Lottie Forten was a light-skinned free woman of mixed African and European descent. She came to South Carolina as a teacher but found it difficult to fit in with either the Boston missionaries or the black ex-slaves. She eventually taught at the Penn School and helped with the training of black soldiers in Union regiments.
Austa French was a former opera singer married to an evangelical preacher. She and her husband led the band of Gideonites who came to South Carolina--but were not without their own problems. Austa became known for her somewhat pornographic book about slave women and their relations with their white masters. And her husband ended up on trial for embezzlement because he was hopeless at arithmetic.
Col. Thomas Wentworth Higginson was the idealistic white commander of a Union regiment recruited from the black ex-slaves living on the Sea Islands. His steadfast belief that blacks could be turned into competent soldiers was vindicated late in the war when a black regiment soundly defeated a Confederate unit. He was also responsible for bringing Lottie Forten in to help educate his black soldiers.
Then, of course, there was Robert Smalls, who parlayed his political activism into a seat in the U.S. Congress, and Harriet Tubman, who was chosen to be the first woman on our $20.00 bill.

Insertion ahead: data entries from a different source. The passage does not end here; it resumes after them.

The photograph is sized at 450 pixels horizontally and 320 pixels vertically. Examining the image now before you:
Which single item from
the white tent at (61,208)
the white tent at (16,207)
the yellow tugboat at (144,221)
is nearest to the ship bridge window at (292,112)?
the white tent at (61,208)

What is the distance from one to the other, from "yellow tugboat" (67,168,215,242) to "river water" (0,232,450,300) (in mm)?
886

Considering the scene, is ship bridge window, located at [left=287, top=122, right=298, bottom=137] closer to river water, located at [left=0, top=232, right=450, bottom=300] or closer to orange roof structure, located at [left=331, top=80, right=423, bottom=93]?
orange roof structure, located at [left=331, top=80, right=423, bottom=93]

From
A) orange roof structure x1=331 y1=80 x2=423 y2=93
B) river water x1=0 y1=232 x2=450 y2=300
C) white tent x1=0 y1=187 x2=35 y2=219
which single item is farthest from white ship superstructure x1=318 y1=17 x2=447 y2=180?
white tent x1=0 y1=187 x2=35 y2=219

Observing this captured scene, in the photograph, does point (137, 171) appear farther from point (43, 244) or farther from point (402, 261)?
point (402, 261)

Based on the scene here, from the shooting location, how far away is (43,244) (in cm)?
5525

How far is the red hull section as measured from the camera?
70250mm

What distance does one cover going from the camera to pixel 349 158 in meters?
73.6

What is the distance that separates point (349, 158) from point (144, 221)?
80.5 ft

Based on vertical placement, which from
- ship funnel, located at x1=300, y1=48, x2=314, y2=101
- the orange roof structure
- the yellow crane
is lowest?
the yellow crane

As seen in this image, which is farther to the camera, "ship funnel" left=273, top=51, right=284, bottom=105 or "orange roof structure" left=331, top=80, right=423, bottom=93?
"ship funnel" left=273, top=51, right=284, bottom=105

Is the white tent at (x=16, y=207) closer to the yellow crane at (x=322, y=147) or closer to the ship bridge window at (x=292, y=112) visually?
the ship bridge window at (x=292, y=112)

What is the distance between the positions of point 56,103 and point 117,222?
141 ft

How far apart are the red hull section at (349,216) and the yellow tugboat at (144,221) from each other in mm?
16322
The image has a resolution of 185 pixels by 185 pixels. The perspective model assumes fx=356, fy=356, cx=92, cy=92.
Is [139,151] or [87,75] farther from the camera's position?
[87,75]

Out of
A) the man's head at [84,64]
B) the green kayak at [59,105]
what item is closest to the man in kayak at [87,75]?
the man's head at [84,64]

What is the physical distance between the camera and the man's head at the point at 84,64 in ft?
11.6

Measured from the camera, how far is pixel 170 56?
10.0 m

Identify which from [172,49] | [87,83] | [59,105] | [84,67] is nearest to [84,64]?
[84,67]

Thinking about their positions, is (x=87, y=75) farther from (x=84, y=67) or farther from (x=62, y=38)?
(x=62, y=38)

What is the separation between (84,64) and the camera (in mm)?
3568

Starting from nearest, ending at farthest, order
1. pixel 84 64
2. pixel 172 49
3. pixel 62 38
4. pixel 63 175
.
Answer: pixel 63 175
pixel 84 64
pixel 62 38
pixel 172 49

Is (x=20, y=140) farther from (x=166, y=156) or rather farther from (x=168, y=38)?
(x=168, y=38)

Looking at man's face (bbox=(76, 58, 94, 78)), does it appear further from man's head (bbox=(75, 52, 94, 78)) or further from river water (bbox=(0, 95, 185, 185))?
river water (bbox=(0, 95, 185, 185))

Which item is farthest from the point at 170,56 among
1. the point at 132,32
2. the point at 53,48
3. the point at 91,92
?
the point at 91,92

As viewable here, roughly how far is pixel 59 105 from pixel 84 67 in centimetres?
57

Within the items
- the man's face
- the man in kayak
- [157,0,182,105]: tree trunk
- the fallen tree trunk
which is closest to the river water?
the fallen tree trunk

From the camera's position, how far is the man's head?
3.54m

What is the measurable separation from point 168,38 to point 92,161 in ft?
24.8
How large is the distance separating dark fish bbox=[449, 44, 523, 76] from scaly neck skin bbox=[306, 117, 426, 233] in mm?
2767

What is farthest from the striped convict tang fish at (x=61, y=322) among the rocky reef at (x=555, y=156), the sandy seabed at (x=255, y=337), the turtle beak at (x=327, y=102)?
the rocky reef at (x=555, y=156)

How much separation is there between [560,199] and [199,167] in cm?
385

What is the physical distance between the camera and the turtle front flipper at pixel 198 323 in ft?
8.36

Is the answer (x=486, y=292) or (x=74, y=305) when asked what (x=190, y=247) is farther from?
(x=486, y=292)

And for those of you who have asked, yes, the picture on the book cover is really the road to Frogmore. It's little more than a dirt path, leading out to the plantation house that Laura Town purchased after the war. The house is now privately owned and "posted" to keep tourists away. We drove down the road just far enough to get the picture. Thenin the distance a man appeared carrying something that might have been a hoe--or maybe a shotgun. We didn't wait around to find out. We backed up!